• Votre consigne: Recopiez fidèlement le passage du texte sur la danse au musée qui va de « Danser pour faire » jusqu'à « parmi les œuvres. » inclus.

Danser pour faire vivre le musée

Comment attirer les visiteurs vers les collections permanentes ? L’éternel défi des musées. Fin mai, le musée d’art moderne de Paris a collaboré avec une troupe de danseurs, invités à danser parmi les œuvres.

Il nous faudra beaucoup d’amour est conçu comme une traversée de la collection permanente du musée qui plonge le spectateur dans une expérience d’écoute à la fois sensible et intime. Crédit photo : Alexandra Beraldin.

• Données présentées:
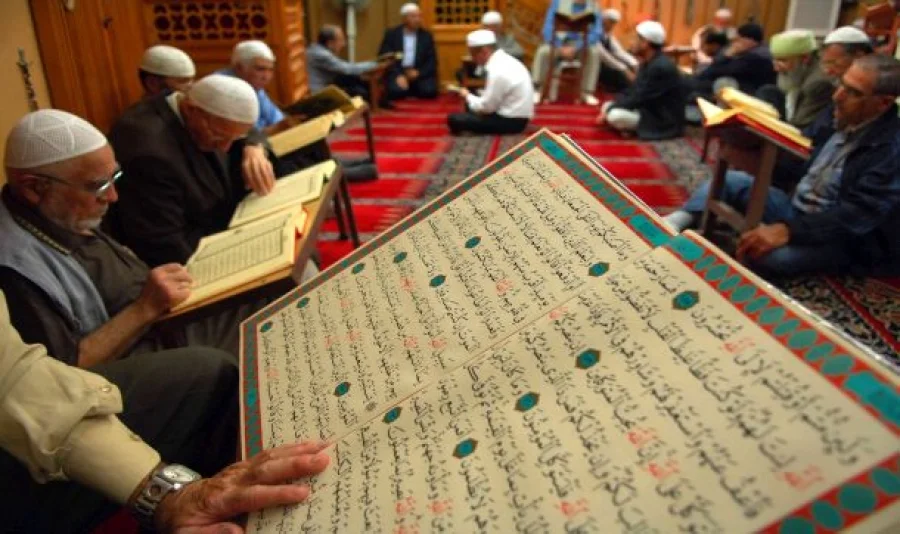 فهم القرآن من المفسرين إلى المسلمين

• Réponse à la consigne:
Danser pour faire vivre le musée

Comment attirer les visiteurs vers les collections permanentes ? L’éternel défi des musées. Fin mai, le musée d’art moderne de Paris a collaboré avec une troupe de danseurs, invités à danser parmi les œuvres.